Department of Cardiology, West China Hospital, Sichuan University, Chengdu, China.

School of Public Health, Wuhan University, Wuhan, China.

出版信息

J Nutr Health Aging. 2024 Jan;28(1):100022. doi: 10.1016/j.jnha.2023.100022. Epub 2024 Jan 1.
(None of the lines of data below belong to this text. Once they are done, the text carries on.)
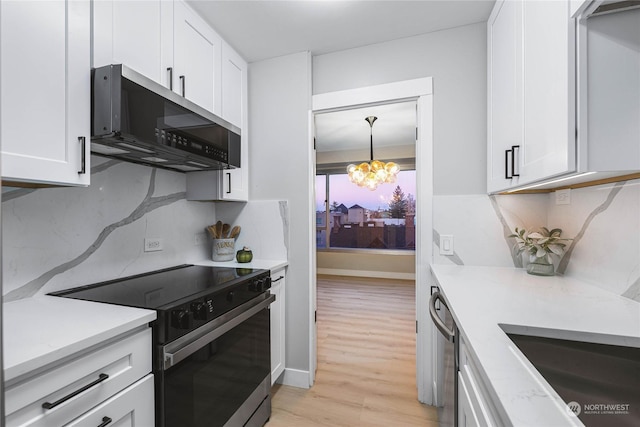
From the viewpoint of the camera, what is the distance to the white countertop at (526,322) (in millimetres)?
543

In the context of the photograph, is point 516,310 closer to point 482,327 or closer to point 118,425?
point 482,327

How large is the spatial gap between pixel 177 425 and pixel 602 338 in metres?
1.40

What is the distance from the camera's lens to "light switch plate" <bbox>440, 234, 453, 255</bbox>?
1.86 meters

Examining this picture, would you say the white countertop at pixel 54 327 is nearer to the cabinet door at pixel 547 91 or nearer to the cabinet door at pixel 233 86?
the cabinet door at pixel 233 86

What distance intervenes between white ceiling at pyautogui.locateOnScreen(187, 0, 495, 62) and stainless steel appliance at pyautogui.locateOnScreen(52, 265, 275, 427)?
5.03ft

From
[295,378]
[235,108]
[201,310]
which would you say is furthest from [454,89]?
[295,378]

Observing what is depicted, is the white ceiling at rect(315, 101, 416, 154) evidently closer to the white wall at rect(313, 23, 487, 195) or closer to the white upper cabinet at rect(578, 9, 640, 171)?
the white wall at rect(313, 23, 487, 195)

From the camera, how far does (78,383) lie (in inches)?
31.9

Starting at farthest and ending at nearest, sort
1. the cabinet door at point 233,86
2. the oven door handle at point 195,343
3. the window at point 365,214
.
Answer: the window at point 365,214 → the cabinet door at point 233,86 → the oven door handle at point 195,343

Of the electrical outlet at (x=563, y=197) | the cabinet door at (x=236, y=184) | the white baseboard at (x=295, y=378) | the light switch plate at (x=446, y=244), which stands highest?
the cabinet door at (x=236, y=184)

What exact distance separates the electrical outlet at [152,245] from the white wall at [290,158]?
728 millimetres

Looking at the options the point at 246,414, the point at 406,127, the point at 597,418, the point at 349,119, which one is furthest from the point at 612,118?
the point at 406,127

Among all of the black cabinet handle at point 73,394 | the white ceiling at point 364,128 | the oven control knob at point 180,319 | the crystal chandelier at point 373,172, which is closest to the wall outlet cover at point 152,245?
the oven control knob at point 180,319

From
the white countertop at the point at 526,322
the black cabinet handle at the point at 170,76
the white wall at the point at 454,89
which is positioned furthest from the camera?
the white wall at the point at 454,89
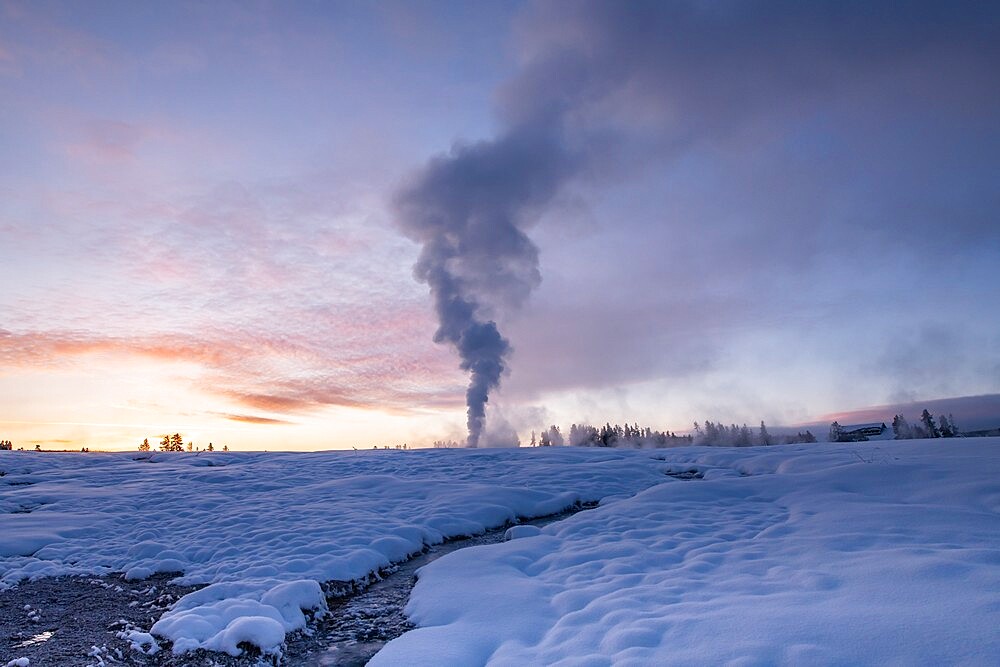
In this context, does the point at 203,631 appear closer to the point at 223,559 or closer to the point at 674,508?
the point at 223,559

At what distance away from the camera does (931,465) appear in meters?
14.1

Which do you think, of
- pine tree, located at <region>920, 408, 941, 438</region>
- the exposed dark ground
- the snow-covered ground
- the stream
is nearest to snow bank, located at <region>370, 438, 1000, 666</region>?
the snow-covered ground

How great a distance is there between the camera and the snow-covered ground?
5605mm

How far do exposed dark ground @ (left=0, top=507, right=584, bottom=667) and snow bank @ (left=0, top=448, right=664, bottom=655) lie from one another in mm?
285

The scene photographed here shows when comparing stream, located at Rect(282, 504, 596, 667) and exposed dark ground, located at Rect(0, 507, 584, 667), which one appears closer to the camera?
exposed dark ground, located at Rect(0, 507, 584, 667)

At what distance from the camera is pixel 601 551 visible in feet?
34.1

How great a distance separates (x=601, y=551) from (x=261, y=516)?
9.98 meters

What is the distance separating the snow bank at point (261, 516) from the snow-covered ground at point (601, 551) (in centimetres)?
7

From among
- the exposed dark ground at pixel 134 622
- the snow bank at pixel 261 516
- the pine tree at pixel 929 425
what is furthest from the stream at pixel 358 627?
the pine tree at pixel 929 425

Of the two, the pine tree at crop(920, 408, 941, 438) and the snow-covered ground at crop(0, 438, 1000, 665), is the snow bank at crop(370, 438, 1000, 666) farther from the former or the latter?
the pine tree at crop(920, 408, 941, 438)

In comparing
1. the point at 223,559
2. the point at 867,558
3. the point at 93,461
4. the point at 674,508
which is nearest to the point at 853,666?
the point at 867,558

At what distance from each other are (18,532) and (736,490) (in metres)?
19.0

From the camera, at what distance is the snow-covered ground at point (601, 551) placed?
221 inches

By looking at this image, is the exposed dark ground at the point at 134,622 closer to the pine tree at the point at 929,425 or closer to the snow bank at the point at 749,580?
the snow bank at the point at 749,580
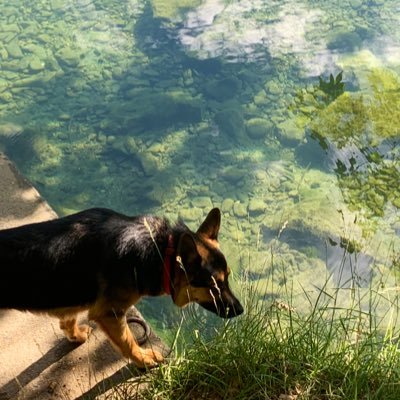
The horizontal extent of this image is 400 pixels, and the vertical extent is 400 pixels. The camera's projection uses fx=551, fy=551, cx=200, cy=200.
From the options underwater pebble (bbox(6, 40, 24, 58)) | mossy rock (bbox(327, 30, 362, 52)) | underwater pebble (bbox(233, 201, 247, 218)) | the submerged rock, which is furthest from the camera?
underwater pebble (bbox(6, 40, 24, 58))

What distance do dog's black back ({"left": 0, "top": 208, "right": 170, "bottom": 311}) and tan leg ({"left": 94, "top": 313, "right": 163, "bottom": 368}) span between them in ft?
0.53

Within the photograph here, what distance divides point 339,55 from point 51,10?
559cm

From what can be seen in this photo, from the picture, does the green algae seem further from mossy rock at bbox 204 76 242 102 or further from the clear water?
mossy rock at bbox 204 76 242 102

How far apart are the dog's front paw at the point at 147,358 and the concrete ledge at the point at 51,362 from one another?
0.18 feet

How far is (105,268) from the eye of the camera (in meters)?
3.06

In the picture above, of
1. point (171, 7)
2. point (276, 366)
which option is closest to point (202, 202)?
point (276, 366)

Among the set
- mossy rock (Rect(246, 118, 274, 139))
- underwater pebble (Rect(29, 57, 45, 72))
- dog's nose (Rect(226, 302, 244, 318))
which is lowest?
mossy rock (Rect(246, 118, 274, 139))

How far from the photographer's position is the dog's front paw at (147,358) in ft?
10.8

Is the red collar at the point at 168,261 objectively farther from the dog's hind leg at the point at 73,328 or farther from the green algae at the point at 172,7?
the green algae at the point at 172,7

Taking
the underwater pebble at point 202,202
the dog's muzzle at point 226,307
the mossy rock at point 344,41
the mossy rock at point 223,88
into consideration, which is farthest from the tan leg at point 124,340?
the mossy rock at point 344,41

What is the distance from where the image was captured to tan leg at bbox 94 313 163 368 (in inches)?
124

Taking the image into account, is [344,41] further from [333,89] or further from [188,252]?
[188,252]

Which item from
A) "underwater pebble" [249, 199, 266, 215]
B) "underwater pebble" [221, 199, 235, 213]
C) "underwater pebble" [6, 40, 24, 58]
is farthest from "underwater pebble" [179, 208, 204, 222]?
"underwater pebble" [6, 40, 24, 58]

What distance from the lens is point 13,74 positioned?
358 inches
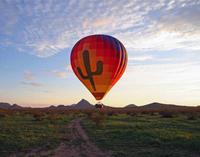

DOI:10.1016/j.jnha.2023.100022
PMID:38267151
Abstract

OBJECTIVES

To investigate the association between duration of disability in activity of daily living (ADL) and overall survival in older individuals.

DESIGN

A prospective cohort study.

SETTING

Community-based data from Chinese Longitudinal Healthy Longevity Survey.

PARTICIPANTS

In total, 13,560 participants without ADL disability and 2772 participants with ADL disability at baseline were included.

MEASUREMENTS

ADL disability was assessed using Katz index scale, which included six essential ADLs: dressing, bathing, transferring, toileting, continence, and eating. Dependence of each item was scored on a scale of 1, the maximum total score was 6. At baseline, duration of ADL disability was defined as the maximum duration among the six items. The study outcome was overall survival. Accelerated failure time models were constructed to investigate the association between duration of ADL disability and overall survival. Subgroup analyses by sex, age, and multimorbidites, as well as sensitive analyses were conducted.

RESULTS

During 81,868.7 person-years follow-up, 11,092 deaths were recorded. Overall, ADL disability was associated with lower overall survival compared to non-ADL disability. With duration of ADL disability extending, the overall survival strikingly dropped in the first 12 months, reaching its lowest point with adjusted time ratio (TR) at 0.66 (95%CI: 0.61-0.72, p < 0.001), then moderately grew until the 60th month, finally stayed constant thereafter. Participants with ADL scores of 1-3 had higher survival compared to those with scores of 4-6, and both groups followed a similar trend of varied survival to the whole cohort. Moreover, subgroup analyses and sensitivity analyses showed the robustness of these findings.

CONCLUSIONS

Our findings first address a golden time window for the older individuals with ADL disability. More attention should be given to them, especially in the first 12 months since diagnosis, to reduce mortality and extend the lifespan.

摘要

目的

探讨日常生活活动(ADL)残疾持续时间与老年人总体生存的关系。

设计

前瞻性队列研究。

地点

中国长寿纵向研究的社区基础数据。

参与者

共纳入 13560 名无 ADL 残疾的参与者和 2772 名基线时 ADL 残疾的参与者。

测量

ADL 残疾采用 Katz 指数量表评估,包括六项基本 ADL:穿衣、洗澡、转移、如厕、控便和进食。每项依赖程度评分 1 分,总分最高 6 分。基线时,ADL 残疾的持续时间定义为六项中最长的持续时间。研究结果为总生存。构建加速失效时间模型来研究 ADL 残疾持续时间与总体生存之间的关系。进行了性别、年龄和多合并症的亚组分析以及敏感性分析。

结果

在 81868.7 人年的随访中,记录了 11092 例死亡。总体而言,与非 ADL 残疾相比,ADL 残疾与较低的总体生存率相关。随着 ADL 残疾持续时间的延长,在最初的 12 个月内,总体生存率明显下降,调整后的时间比(TR)达到 0.66(95%CI:0.61-0.72,p<0.001),达到最低点,然后适度增长,直到第 60 个月,此后保持不变。ADL 评分为 1-3 的参与者的生存率高于评分为 4-6 的参与者,并且这两组的生存率变化趋势与整个队列相似。此外,亚组分析和敏感性分析表明了这些发现的稳健性。

结论

我们的研究结果首次为 ADL 残疾的老年人确定了一个黄金时间窗口。应该更加关注他们,特别是在诊断后的最初 12 个月内,以降低死亡率并延长寿命。